Que manque-t-il pour que la rencontre entre la littérature et la Culture libre se fasse plus étroite ? Faut-il par exemple que des éditeurs classiques osent franchir le pas d’éditer des livres sous Creative Commons (chose toujours difficile aujourd’hui, comme le constate Thierry Crouzet avec son projet L’homme qui lave les mains) ? Manque-t-il une plate-forme dédiée à la littérature qui facilite la rencontre entre le public et les auteurs, un peu à l’image de Bandcamp pour la musique ? Le projet espagnol Leebre, dont le lancement a été assuré par crowdfunding, a l’ambition de jouer un tel rôle dans l’écosystème de la publication. Faut-il explorer d’autres dimensions de l’écriture pour exprimer le potentiel de l’ouverture, comme par exemple le champ de la traduction littéraire où des initiatives intéressantes émergent (la traduction du Journal de Kafka par Laurent Margantin, Ulysse par jour de Guillaume Vissac) ? Peut-être est-il également nécessaire d’utiliser l’ouverture des licences autrement que pour faire seulement circuler les textes, mais pour favoriser les pratiques transformatives ? L’auteur Robin Sloan a par exemple incité ses lecteurs à produire des remix à partir de l’univers de son roman Anabel Scheme. En Australie, la plate-forme Remix My Lit a essayé d’expérimenter l’écriture collaborative de nouvelles sous Creative Commons.

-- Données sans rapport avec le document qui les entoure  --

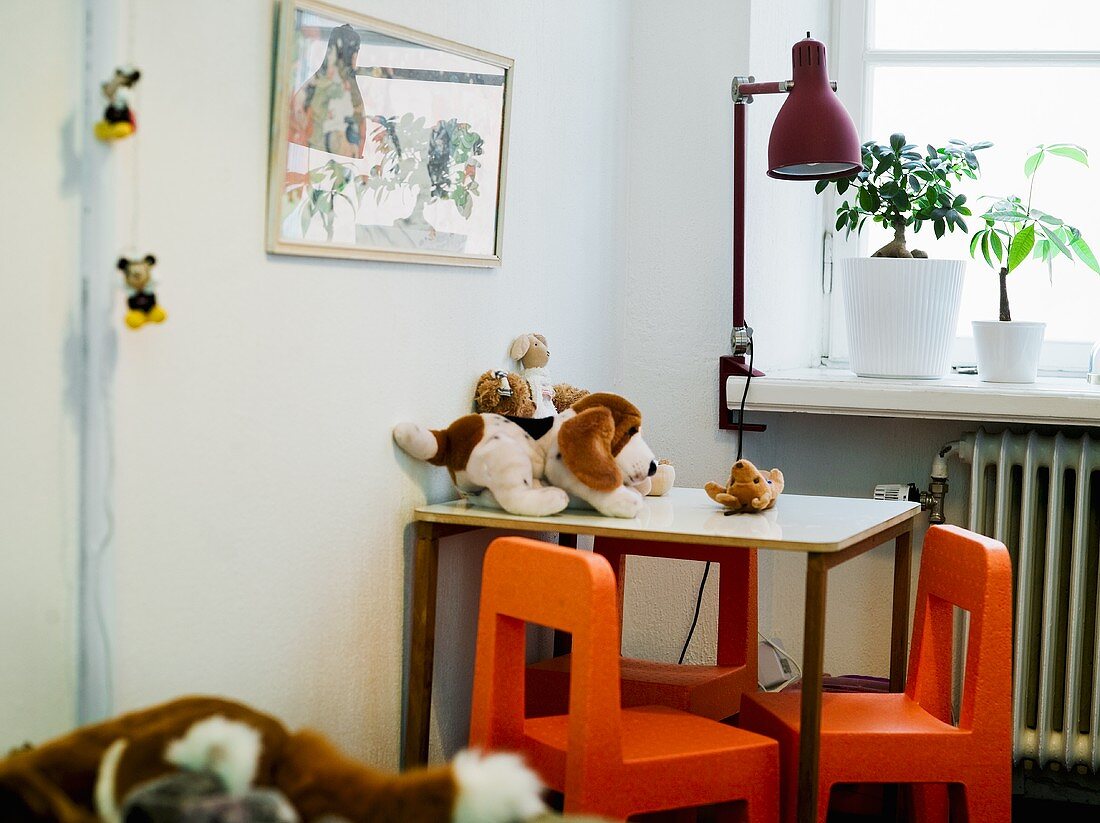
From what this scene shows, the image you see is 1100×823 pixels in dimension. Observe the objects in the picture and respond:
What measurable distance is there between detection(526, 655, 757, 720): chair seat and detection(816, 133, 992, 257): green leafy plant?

C’est peut-être d’ailleurs cette dimension expérimentale qui exprime le mieux le potentiel d’une alliance entre la littérature et la Culture libre. L’auteure belge An Mertens, qui a publié son premier roman sous Licence Art Libre, entreprend à présent de revisiter 1984 de Georges Orwell en utilisant la plate-forme Git, destinée à la production de logiciels. Le collectif Constant met à profit de son côté l’ouverture du domaine public pour produire des romans génératifs à partir de textes d’auteurs anciens. Et au-delà de l’écriture, le libre peut aussi se manifester à d’autres niveaux du processus d’édition, comme l’illustre le « label » Hoplite qui inscrit dans sa démarche éditoriale une réflexion sur les formats ouverts, les logiciels de graphisme et la typographie libre.

Un autre phénomène intéressant à relever est le fait que certaines dimensions de l’ouverture se diffusent dans le champ de l’écrit, au-delà de la sphère de la Culture libre stricto sensu. Quand J. K. Rowling autorise son public à réaliser des fanfictions dans le monde d’Harry Potter, ne s’inscrit-elle pas dans une forme de démarche ouverte, même si son œuvre n’est bien sûr pas libérée juridiquement ? C’est déjà de cette manière que H.P. Lovecraft, bien avant le numérique et l’invention des licences libres, avait amené volontairement d’autres auteurs à écrire dans son univers, ce qui l’a très certainement sauvé de l’oubli.

L’écriture numérique est un continent mouvant en constante recomposition et sa rencontre avec la Culture libre sera à réinventer constamment.